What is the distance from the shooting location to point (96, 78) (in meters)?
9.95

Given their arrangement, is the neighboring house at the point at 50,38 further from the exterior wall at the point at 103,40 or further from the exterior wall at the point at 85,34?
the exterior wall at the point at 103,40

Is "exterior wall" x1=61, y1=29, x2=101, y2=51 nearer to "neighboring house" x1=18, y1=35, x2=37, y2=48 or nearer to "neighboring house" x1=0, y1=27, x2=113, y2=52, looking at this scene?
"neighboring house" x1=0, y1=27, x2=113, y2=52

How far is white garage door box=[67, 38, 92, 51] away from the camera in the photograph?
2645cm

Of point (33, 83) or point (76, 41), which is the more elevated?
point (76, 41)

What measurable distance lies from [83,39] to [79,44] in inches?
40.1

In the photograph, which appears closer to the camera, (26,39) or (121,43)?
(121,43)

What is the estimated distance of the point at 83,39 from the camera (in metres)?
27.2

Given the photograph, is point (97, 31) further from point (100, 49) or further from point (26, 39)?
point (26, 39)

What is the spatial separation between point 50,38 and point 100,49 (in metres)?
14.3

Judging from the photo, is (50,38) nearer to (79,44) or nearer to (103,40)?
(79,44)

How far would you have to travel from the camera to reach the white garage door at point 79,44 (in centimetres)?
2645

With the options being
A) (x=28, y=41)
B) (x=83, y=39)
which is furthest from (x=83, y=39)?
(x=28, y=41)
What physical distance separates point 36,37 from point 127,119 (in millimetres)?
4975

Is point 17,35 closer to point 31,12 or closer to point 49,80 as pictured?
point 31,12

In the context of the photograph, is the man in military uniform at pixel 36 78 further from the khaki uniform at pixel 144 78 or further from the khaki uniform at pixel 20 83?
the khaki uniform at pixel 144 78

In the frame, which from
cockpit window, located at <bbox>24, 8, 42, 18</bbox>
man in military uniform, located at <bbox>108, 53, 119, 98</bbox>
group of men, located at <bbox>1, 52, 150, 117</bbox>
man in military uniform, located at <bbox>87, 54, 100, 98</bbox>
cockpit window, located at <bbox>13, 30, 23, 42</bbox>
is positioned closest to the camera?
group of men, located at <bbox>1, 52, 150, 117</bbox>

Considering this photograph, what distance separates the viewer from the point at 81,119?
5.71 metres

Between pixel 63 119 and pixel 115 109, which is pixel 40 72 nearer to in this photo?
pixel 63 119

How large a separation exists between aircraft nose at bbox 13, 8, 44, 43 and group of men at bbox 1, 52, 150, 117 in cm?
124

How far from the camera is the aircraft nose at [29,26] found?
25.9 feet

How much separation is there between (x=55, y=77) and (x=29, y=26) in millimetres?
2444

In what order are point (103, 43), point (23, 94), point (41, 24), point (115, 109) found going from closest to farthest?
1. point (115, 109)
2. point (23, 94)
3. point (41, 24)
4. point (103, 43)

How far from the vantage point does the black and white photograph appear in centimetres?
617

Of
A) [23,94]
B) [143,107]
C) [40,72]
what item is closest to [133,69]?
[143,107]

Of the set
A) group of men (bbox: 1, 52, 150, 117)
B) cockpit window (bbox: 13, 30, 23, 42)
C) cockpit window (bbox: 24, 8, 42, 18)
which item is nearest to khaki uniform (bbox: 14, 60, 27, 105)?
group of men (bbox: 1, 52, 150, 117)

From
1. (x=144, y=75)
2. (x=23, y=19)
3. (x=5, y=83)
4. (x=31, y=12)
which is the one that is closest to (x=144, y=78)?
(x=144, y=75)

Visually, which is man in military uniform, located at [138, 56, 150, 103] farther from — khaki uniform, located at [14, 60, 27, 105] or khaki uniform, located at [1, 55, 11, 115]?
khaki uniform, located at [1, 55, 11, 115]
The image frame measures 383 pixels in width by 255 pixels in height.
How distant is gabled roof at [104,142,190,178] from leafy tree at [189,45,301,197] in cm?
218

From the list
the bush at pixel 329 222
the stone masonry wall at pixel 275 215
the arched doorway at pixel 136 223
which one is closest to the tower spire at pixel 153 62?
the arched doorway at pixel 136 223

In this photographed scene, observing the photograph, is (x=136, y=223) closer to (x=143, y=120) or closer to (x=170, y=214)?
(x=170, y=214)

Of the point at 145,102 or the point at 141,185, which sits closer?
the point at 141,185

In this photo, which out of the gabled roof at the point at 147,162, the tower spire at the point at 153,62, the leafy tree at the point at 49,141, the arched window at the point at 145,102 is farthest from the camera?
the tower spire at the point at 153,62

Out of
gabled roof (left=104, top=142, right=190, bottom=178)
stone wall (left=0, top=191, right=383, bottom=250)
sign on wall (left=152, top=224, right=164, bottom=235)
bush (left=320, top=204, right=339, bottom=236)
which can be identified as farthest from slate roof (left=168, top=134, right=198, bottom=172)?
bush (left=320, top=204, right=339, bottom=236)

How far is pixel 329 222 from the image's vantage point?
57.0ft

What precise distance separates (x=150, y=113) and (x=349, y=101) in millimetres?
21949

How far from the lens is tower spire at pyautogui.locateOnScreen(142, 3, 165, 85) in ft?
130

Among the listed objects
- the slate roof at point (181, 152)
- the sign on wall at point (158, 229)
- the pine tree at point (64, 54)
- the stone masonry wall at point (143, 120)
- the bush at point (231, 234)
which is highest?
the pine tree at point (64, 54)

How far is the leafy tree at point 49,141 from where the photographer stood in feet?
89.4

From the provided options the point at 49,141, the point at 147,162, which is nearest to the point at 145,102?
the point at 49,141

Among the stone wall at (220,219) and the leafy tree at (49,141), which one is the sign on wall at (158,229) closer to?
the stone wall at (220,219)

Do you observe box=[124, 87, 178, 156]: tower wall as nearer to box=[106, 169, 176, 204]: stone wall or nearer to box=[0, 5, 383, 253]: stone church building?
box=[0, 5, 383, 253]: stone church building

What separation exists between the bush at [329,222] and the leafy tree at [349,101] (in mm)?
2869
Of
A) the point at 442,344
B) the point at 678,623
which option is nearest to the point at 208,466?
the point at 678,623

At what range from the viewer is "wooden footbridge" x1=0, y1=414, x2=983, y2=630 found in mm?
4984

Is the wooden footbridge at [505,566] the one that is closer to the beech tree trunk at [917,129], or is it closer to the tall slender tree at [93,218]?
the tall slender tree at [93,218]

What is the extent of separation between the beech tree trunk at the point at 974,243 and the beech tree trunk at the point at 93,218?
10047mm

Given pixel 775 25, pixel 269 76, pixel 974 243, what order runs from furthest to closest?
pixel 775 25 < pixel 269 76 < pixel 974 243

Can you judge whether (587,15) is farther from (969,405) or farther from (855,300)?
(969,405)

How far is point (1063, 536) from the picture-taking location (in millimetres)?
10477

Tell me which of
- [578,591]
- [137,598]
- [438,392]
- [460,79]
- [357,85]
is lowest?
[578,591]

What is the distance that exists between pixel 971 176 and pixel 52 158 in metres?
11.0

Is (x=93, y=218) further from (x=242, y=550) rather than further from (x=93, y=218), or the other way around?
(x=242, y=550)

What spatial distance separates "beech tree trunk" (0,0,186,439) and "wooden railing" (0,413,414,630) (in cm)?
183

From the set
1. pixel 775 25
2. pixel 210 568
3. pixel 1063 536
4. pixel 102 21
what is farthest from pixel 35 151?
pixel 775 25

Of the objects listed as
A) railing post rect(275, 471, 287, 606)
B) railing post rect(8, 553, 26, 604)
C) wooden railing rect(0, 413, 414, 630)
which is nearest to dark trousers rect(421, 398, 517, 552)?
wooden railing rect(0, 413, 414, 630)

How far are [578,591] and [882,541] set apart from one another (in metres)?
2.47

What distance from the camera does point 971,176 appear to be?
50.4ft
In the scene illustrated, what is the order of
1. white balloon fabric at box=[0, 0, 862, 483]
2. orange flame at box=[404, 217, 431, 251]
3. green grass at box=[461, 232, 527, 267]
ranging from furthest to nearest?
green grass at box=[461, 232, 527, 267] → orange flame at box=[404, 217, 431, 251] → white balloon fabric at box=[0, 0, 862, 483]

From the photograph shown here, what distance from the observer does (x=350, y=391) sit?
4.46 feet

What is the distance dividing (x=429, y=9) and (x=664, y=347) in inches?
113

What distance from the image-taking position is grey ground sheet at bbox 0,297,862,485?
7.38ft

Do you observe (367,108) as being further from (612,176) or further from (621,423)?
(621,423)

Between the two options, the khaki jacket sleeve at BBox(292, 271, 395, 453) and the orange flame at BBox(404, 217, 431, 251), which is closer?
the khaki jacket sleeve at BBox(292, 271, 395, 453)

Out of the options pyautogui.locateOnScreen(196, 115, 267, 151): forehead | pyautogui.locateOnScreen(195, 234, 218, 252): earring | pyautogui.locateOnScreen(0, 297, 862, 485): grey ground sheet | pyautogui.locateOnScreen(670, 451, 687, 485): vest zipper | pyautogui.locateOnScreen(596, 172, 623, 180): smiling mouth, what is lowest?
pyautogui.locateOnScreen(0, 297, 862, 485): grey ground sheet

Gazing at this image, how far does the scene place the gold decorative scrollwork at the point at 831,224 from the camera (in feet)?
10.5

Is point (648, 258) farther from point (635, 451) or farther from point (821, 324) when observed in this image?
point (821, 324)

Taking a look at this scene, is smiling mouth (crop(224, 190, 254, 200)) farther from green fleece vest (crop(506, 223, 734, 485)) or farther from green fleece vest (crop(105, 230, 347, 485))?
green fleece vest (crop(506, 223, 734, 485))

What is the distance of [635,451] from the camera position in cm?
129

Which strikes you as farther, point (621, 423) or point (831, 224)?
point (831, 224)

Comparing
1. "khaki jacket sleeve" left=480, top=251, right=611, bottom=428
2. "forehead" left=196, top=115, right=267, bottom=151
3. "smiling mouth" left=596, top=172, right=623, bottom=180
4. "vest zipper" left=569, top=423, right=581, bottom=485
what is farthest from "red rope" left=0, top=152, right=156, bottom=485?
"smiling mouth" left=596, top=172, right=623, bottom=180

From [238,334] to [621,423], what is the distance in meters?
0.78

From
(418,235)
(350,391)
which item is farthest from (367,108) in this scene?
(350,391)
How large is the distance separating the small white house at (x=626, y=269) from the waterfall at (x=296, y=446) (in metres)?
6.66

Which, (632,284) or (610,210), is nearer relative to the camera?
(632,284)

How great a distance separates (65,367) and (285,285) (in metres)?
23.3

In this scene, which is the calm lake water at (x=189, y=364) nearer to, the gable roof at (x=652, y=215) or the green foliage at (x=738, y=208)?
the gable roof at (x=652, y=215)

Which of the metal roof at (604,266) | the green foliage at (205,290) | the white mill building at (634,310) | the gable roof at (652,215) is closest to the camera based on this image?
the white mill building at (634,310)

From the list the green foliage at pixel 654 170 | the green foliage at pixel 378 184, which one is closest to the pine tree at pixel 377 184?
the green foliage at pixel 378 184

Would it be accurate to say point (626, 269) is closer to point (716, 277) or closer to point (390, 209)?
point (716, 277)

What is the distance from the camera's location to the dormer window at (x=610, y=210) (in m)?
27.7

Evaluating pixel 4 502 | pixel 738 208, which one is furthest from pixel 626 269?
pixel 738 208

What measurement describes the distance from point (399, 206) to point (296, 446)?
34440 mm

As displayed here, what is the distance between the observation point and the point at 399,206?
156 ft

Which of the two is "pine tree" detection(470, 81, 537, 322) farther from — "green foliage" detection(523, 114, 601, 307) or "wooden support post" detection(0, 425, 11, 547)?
== == ==
# TASK TO CARRY OUT
Starting with the line that contains "As displayed here, what" and going on through the end of the records, write those lines out again with "observation point" changed to "camera position" and nothing else altered.

# TASK OUTPUT
As displayed here, what is the distance between the camera position and the point at 399,206?
156 ft

Which of the two is "pine tree" detection(470, 81, 537, 322) farther from — "green foliage" detection(523, 114, 601, 307) or "wooden support post" detection(0, 425, 11, 547)?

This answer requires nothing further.